Allan Young

Personal information
- Full name: Allan Robert Young
- Date of birth: 20 January 1941
- Place of birth: Hornsey, England
- Date of death: 8 December 2009 (aged 68)
- Height: 6 ft 0 in (1.83 m)
- Position: Centre half

Senior career*
- Years: Team / Apps / (Gls)
- 1960–1961: Arsenal / 4 / (0)
- 1961–1968: Chelsea / 20 / (0)
- 1968–1972: Torquay United / 60 / (1)
- 1972–1973: Wimbledon / 9 / (0)
- Total:  / 93 / (1)

= Allan Young =

English footballer (1941–2009)

Allan Robert Young (20 January 1941 – 8 December 2009) was an English professional footballer, playing mainly as a central defender.

==Career==
Young began his career as a junior with Arsenal, turning professional in April 1959. His first league match was on 26 December 1960, a 1–1 draw at Highbury against Sheffield Wednesday, with Young taking the place of the regular number five, John Snedden. Between 21 January and 11 February 1961, Young played a further three league games consecutively; a 4–2 defeat at White Hart Lane against bitter rivals (and eventual Double winners) Tottenham Hotspur, a 3–3 draw at St James' Park against Newcastle United and a 3–2 defeat at Highbury against Cardiff City.

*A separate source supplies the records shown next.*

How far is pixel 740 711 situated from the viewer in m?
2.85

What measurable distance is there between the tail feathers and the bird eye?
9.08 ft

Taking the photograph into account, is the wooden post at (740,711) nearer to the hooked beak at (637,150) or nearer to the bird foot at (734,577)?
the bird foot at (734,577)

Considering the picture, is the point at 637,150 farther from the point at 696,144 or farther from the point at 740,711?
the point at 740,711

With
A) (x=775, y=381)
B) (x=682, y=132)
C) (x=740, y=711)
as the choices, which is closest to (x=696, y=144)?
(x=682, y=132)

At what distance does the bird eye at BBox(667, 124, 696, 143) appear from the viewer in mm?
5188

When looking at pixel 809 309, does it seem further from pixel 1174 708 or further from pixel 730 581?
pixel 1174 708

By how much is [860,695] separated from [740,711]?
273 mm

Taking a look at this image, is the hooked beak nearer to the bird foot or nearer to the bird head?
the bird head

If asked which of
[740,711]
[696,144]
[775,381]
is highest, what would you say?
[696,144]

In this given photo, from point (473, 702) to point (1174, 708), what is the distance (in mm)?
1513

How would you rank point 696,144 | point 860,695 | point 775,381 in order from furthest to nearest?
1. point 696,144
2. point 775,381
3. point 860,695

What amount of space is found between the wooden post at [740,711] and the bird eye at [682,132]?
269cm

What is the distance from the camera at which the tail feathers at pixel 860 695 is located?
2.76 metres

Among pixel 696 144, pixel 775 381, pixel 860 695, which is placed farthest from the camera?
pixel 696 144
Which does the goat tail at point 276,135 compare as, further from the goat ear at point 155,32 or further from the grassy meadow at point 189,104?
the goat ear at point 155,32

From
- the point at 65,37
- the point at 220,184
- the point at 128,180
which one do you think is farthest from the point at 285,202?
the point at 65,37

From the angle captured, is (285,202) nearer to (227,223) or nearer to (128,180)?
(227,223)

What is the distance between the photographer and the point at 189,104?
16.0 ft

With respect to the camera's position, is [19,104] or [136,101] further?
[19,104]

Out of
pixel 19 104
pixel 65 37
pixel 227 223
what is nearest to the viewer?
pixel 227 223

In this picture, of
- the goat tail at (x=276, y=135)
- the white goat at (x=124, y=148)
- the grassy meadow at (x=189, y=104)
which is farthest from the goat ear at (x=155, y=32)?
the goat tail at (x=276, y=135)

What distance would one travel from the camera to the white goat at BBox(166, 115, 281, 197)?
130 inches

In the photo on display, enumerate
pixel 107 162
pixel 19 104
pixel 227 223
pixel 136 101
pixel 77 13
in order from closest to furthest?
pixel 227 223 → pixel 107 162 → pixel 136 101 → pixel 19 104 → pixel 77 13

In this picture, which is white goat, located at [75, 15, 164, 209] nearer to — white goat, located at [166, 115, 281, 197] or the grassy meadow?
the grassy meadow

After being in a team that conceded ten goals in three games, Young never played for Arsenal again, and joined Chelsea in November 1961 for a fee of £6,000. He remained at Stamford Bridge for over seven years, but played in only 20 league games, never scoring, though he did play in their League Cup final win over Leicester City in 1965. In January 1969, he finally left Chelsea, joining Torquay United for a fee of £8,000. After 60 league games (one goal) for Torquay he retired from professional football.

==Death==
In 2009, he was diagnosed with dementia and had been put into a care home. He died on 8 December 2009.